Now you would not necessarily consciously think to yourself “I’m doing things this way so as to humiliate most kids and encourage social shunning of the few getting top grades”. That isn’t the kind of things we allow to have running through our minds.
If you had any conscious thoughts about this at all, they might have to do with “holding up the bright kids as examples to the rest” and “giving each their due”.
But “the meaning of a message is the response it elicits”: even though a teacher’s conscious motivations may not include humiliation, if humiliation routinely occurs as a result of their actions we must entertain the hypothesis that it is a fully endorsed outcome of the system.
Now if you take a step back from just “grades”, one tiny component of the system, and look at the bigger picture? One thing that quickly becomes apparent is that the system has one adult in charge of twenty to forty kids, and it is in the nature of kids to be unruly. And this is supposed to last for hours on end. So we should not be surprised that the system includes provisions (more than one) whereby the teacher is encouraged to assert their authority over the kids, to somehow “keep them in line”.
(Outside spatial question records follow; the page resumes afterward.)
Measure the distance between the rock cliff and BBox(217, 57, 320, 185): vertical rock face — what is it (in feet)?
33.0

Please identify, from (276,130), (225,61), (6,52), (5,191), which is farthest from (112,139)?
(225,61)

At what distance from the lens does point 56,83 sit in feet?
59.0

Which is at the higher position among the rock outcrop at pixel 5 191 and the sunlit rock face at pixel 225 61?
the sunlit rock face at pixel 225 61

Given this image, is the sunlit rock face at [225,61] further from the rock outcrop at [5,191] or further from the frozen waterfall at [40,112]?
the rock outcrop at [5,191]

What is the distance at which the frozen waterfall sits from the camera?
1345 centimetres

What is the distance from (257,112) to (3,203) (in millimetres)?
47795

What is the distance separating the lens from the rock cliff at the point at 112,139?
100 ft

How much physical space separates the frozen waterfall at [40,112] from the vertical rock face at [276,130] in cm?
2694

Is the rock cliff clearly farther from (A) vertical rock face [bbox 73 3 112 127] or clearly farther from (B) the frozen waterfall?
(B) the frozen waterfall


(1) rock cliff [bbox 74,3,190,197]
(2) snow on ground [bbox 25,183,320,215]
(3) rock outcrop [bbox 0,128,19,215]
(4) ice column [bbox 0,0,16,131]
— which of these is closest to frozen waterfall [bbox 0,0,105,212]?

I would include more nakedness if I was maximising humiliation.
Ever heard of hazing rituals? Ever heard of spanking?
Public nudity is one of our society’s taboos, making it both a potent tool for ingraining compliance and one that therefore cannot be used in routine situations. The fact that it has been used on a regular basis in hazing rituals is telling.
As for partial public nudity, in the form of spankings, it used to be a routine form of punishment; both in homes and in schools. Its demise (and relegation to pornographic fantasies, or so I hear) is relatively recent.
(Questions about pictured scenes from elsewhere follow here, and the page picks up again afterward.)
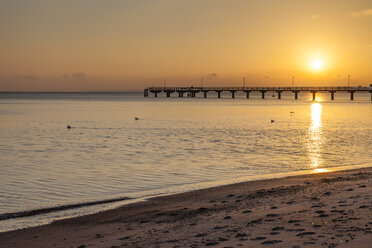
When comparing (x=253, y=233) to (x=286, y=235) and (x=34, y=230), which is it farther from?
(x=34, y=230)

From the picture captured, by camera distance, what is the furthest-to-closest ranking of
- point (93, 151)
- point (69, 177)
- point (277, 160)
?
point (93, 151), point (277, 160), point (69, 177)

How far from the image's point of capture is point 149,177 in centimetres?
1595

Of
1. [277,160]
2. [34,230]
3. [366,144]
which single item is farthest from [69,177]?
[366,144]

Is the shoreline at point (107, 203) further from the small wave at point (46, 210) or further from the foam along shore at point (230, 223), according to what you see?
the foam along shore at point (230, 223)

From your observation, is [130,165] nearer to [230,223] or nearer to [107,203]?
[107,203]

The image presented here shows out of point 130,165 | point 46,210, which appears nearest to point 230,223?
point 46,210

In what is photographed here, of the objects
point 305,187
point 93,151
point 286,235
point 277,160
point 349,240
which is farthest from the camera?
point 93,151

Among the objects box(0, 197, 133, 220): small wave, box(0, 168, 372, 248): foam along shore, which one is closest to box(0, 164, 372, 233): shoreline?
box(0, 197, 133, 220): small wave

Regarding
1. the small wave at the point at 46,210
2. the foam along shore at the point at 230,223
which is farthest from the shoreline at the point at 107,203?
the foam along shore at the point at 230,223

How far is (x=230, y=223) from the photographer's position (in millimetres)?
8602

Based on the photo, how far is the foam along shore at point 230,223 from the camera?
7328 millimetres

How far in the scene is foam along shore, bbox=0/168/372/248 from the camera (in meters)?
7.33

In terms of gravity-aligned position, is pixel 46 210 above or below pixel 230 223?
below

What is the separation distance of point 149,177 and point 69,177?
2.65 metres
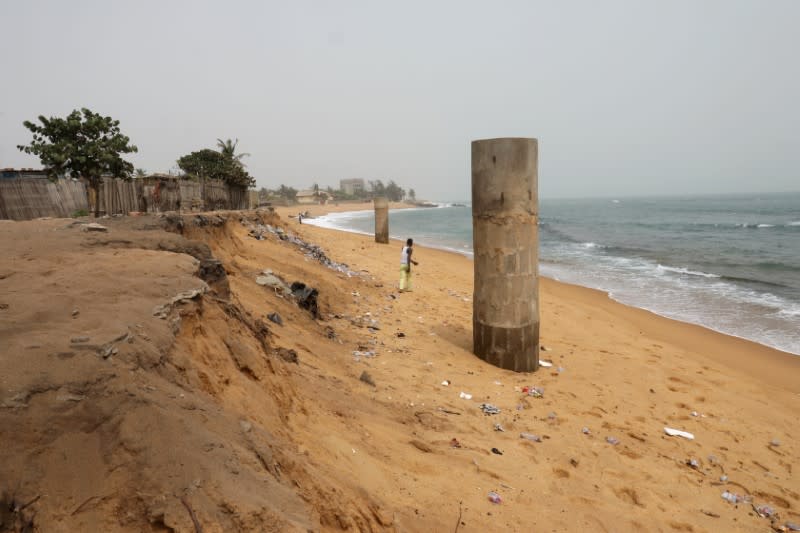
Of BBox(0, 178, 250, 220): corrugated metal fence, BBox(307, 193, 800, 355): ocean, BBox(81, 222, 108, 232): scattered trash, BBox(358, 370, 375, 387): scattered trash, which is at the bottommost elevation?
BBox(307, 193, 800, 355): ocean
Yes. I’m not sure why you ask.
Those were rhetorical questions. (If LW had a Dark Arts penalty jar I’d be putting in a dime in it.)
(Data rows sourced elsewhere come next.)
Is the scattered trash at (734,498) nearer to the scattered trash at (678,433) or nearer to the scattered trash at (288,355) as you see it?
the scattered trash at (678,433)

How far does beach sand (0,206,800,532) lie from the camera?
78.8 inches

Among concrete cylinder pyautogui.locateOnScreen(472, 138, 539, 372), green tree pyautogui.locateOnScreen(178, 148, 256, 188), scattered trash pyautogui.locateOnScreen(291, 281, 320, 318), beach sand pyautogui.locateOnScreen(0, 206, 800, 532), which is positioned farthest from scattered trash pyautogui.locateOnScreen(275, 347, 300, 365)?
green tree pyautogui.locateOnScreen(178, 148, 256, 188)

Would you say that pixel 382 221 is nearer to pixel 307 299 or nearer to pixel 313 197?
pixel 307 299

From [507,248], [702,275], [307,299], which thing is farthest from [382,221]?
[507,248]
That they were trying to be rhetorical was obvious. Yet the rhetorical meaning made no sense as a reply to their context.
Both hazing and spanking involve full or partial nudity, contributing to their ickiness, and in my cultural experience at least, both have a moderately strong association with the school system.
I mentioned those because you seemed to point to the absence of nakedness, in the “teacher giving out graded papers” situation, as an objection to my argument that the school system appeared to have maximum humiliation as an outcome. Implicit in that argument was “maximum given the constraints of the situation” (and I’ve amended my comment to make that explicit). Hazing and correction are two situations where the context allows more humiliation, and that’s precisely what we see: so I see those two as counter-objections to your objections.
Does that help make sense of that comment?
(I could, of course, also be wrong or just plain confused. In this particular case I didn’t think I was.)
Humiliation and praise can serve as motivation factors, not necessarily to train compliance.
Any evidence to back that up? If you wanted to design a system to result in maximum student motivation, and you had done even a modest amount of research on the topic of motivation, I’m pretty sure you would not do it that way.
Evidence to back up what? That threat of humiliation when failing exam can motivate people to learn more? I find it obvious. At least it works for me.
I don’t say it’s the optimal way to motivate. That doesn’t exclude the possibility (quite probable in my opinion) that most people in charge (from teachers to education ministry bureaucrats) who consciously endorse the practice think it is.
It even seems to me that motivation is essential part of your hypothesis. The praise and humiliation aren’t indiscriminate, they serve as reward and punishment. The questions are what is rewarded more, whether learning or compliance, and what certain people believe is the main purpose.
(I think that school rewards both learning and compliance, just don’t think that mere existence of humiliation and praise is evidence for either being more important.)